Schleinhege was awarded the German Cross in Gold (Deutsches Kreuz in Gold) on 20 March 1944, and scored his 37th victory on 4 April. Upon completing officer training, the newly commissioned Leutnant Schleinhege was transferred to 4./JG 54 in Estonia, he claimed his 50th on 17 September. On 9 October, now based out of Riga, he shot down two Bell P-39 Airacobras and two Il-2 ground attack aircraft.

===Squadron leader===
In August 1944, Schleinhege temporarily assumed command of 4. Staffel of JG 54 after its former commander. Hauptmann Franz Eisenach had been transferred. On 1 September, the Staffel was redesignated and became 7. Staffel of JG 54. Later that month, he command of 7. Staffel was given to Leutnant Gerhard Thyben. At the end of November 1944, he was promoted to Staffelkapitän (squadron leader) of 8. Staffel of JG 54, remaining in this position until the end of World War II. By the end of the year, with his squadron based in Libau supporting the troops in the isolated Courland Pocket, his score had climbed to 81.

Schleinhege was awarded the Knight's Cross of the Iron Cross (Ritterkreuz des Eisernen Kreuzes) on 28 January 1945, for 84 victories.

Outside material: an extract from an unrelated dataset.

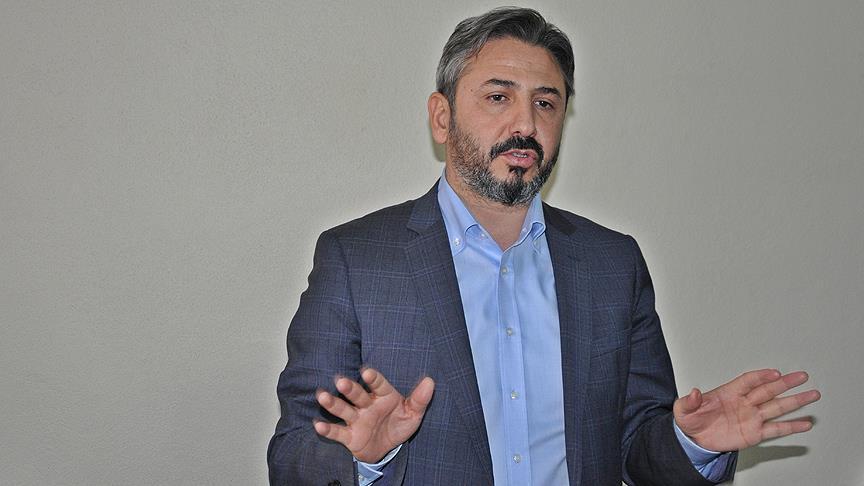 TBMM Başkanvekili Aydın: Türkiye yeni bir yola girdi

He and his pilots covered the naval evacuation of the pocket. Based firstly from Libau until March, then from Heiligenbeil, near Königsberg, until the end of the war. His last flight was on 8 May 1945 when he squeezed his two mechanics into his (nominally) single-seater Fw 190 and flew to Kiel to surrender to the British troops.

==Later life==
Schleinhege died on 11 March 2014 at the age of in Soest, Germany.

==Summary of career==

===Aerial victory claims===
According to US historian David T. Zabecki, Schleinhege was credited with 97 aerial victories. Obermaier also lists him with 97 aerial victories claimed in 484 combat missions. Spick however lists him with 96 aerial victories claimed in an unknown number combat missions, all of which on the Eastern Front. Mathews and Foreman, authors of Luftwaffe Aces — Biographies and Victory Claims, researched the German Federal Archives and found documentation for 94 aerial victory claims, plus five further unconfirmed claims.

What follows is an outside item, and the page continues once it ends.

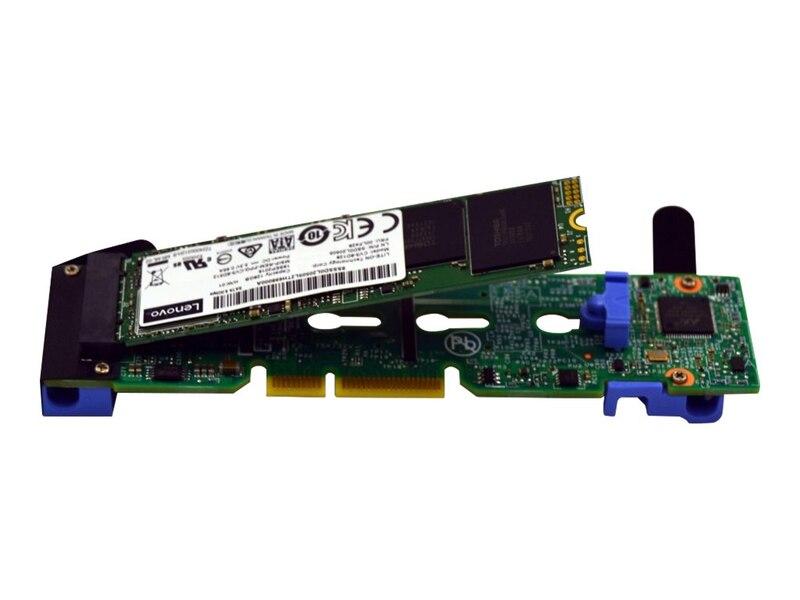 LENOVO ThinkSystem M.2 With Mirroring Enablement Kit For SR530/SR550/SR630/SR650/ST550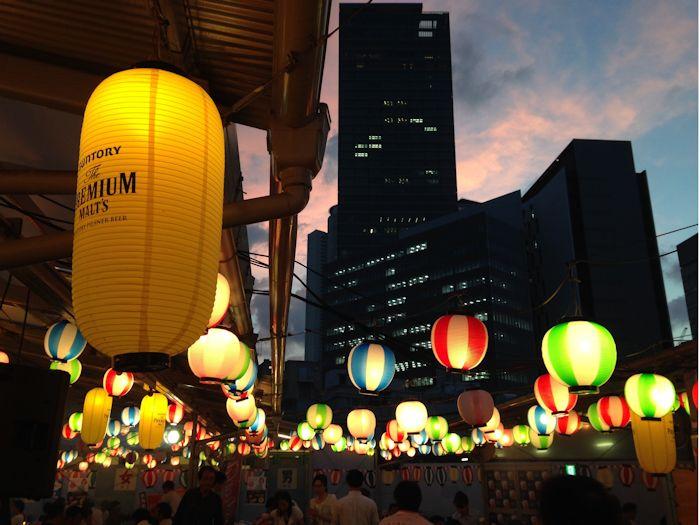 名古屋駅から徒歩7分の好立地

Victory claims were logged to a map-reference (PQ = Planquadrat), for example "PQ 35 Ost 28734". The Luftwaffe grid map (Jägermeldenetz) covered all of Europe, western Russia and North Africa and was composed of rectangles measuring 15 minutes of latitude by 30 minutes of longitude, an area of about 360 sqmi. These sectors were then subdivided into 36 smaller units to give a location area 3 × 4 km in size.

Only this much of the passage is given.